C. Chabuz1, S. D. Larson1, J. A. Taylor1, S. Islam1 1University Of Florida,Pediatric Surgery,Gainesville, FL, USA
Objective: Necrotizing enterocolitis (NEC) is the most common condition in neonates that requires surgery. While the mortality in NEC is very high, it is unclear which factors are most responsible for poor outcomes. The purpose of this study was to understand the factors influencing mortality in a large cohort of neonates with NEC.
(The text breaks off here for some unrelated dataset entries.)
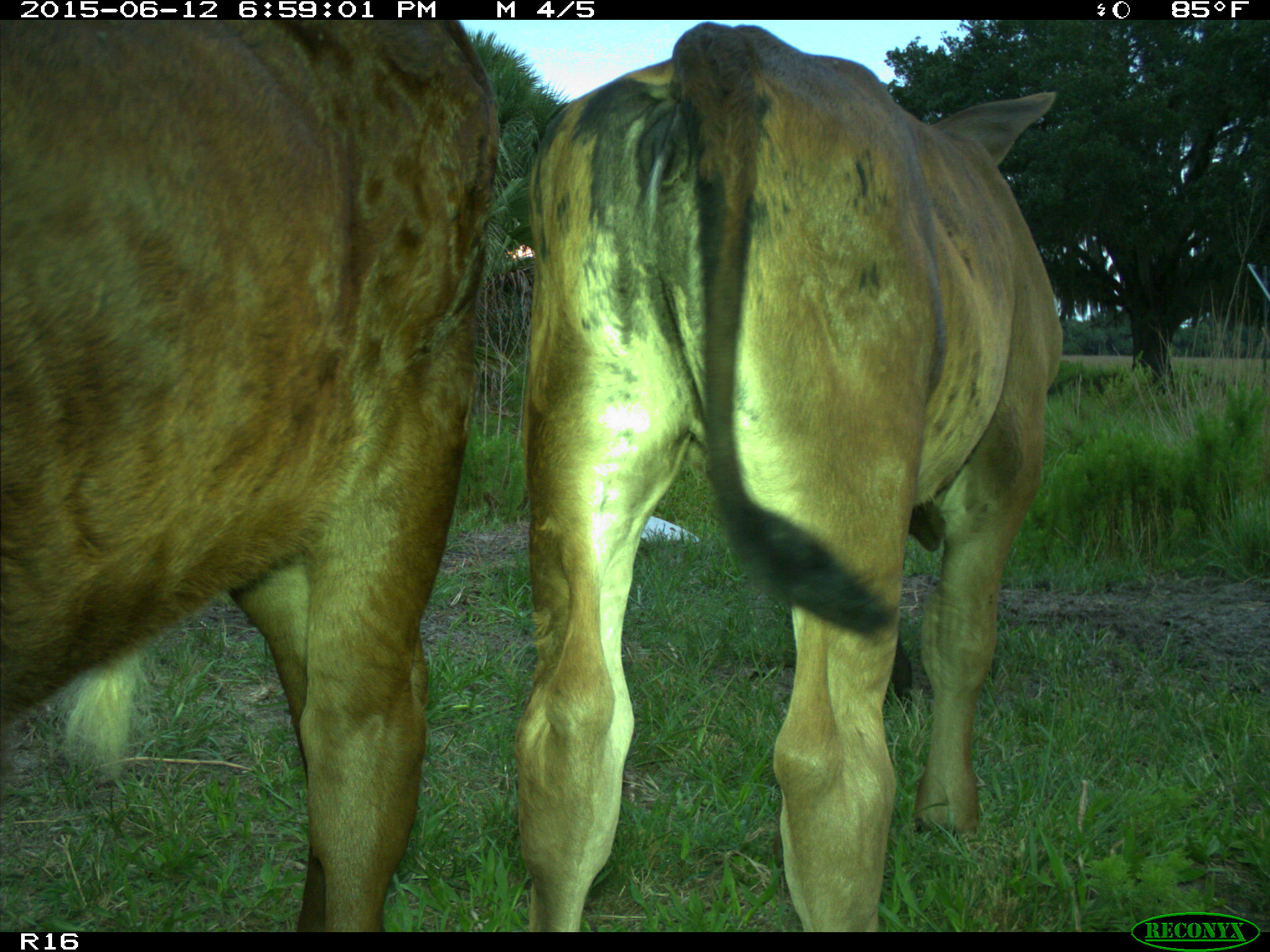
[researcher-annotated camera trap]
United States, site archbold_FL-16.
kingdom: Animalia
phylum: Chordata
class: Mammalia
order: Artiodactyla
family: Bovidae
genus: Bos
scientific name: Bos taurus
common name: domestic cow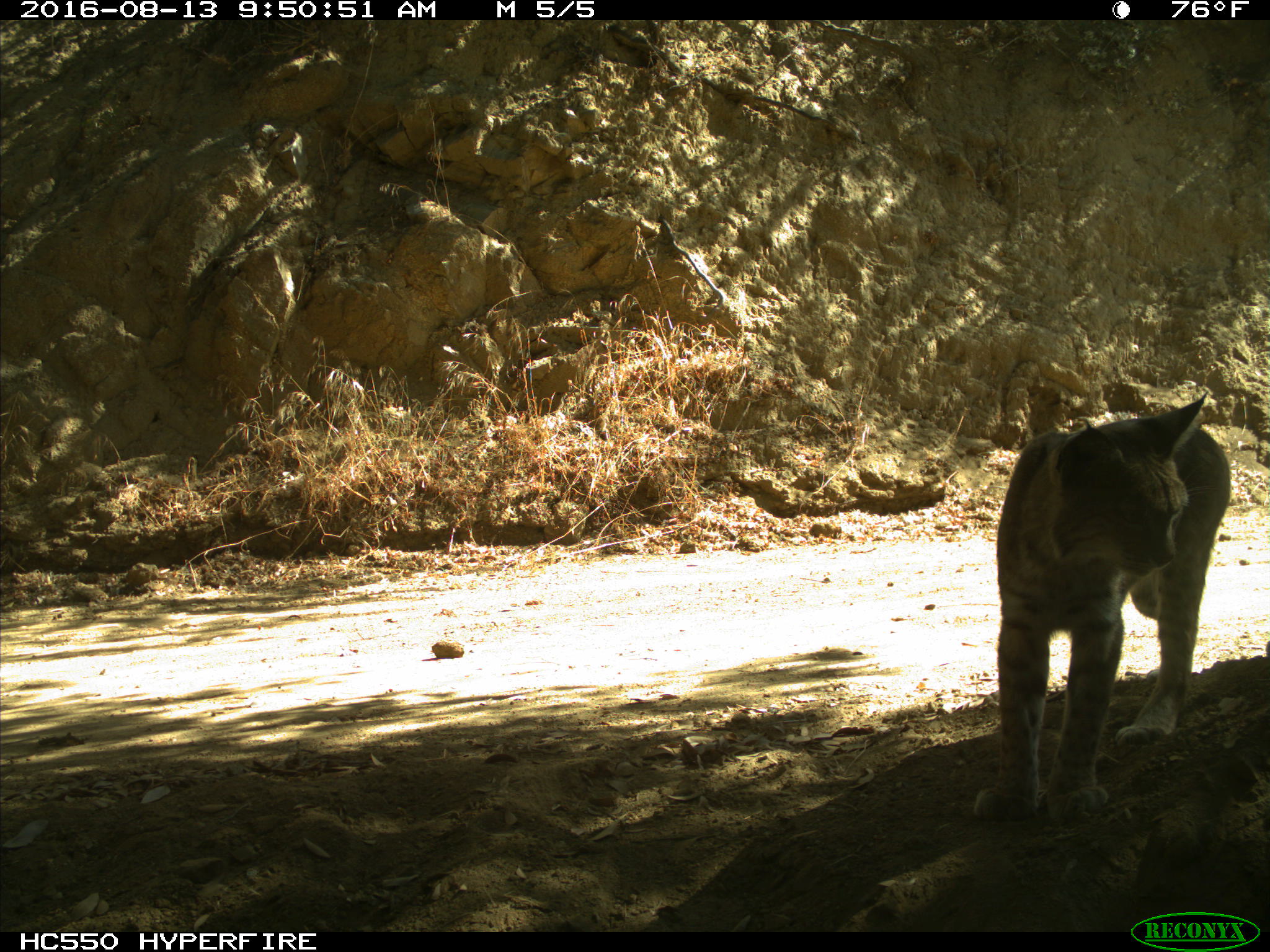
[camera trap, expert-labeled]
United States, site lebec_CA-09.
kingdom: Animalia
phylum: Chordata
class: Mammalia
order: Carnivora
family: Felidae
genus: Lynx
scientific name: Lynx rufus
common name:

Methods: Neonates diagnosed with NEC over an 8-year period (2008-2016) at UF Health were selected using ICD 9 and 10 codes. All patients’ charts were reviewed and only those with a definitive diagnosis of NEC that was in the initial NICU stay were included. Data regarding demographics, maternal and gestational history, presentation, lab and radiologic studies, interventions required, surgical management, and outcomes were collected and compiled. The primary outcome variable was mortality, with secondary outcomes of NICU LOS and neurodevelopmental status in survivors. The cohort was divided into those requiring surgical management (drain or laparotomy) vs. those treated medically. Uni- and Multi-variate analysis was carried out and p values of less than 0.05 were considered significant.
Results:
A total of 245 cases of NEC were identified during the study period. Overall, the mean gestational age was 28.6 weeks, average birth weight was 1.21 kg, and mortality rate 16.3%. There were 75 patients who required surgical management, while 170 were treated medically. There was no difference between these two groups for race, gender, APGAR score, hematocrit, or length of stay (see table please). Surgical patients were significantly smaller and lower gestational age, had a lower platelet count and presented more often with distention. Univariate analysis noted a significant 5-fold higher mortality rate. Linear, multivariate regression analysis with mortality as the outcome variable noted that surgical management was not a significant predictor, while gestational age, APGAR score, weight at diagnosis of NEC, vasopressor requirement, and intubation were responsible for mortality.
Conclusions: The higher mortality rate in neonates with NEC that require surgery is in part due to the lower gestational age, lower APGAR, higher need for ventilator support at birth, and requirement for vasoactive drugs for circulatory support. Patients presenting with abdominal distention rather than hematochezia are at higher risk for requiring surgery. These data will be used to help predict outcome, plan therapy, and advise parents.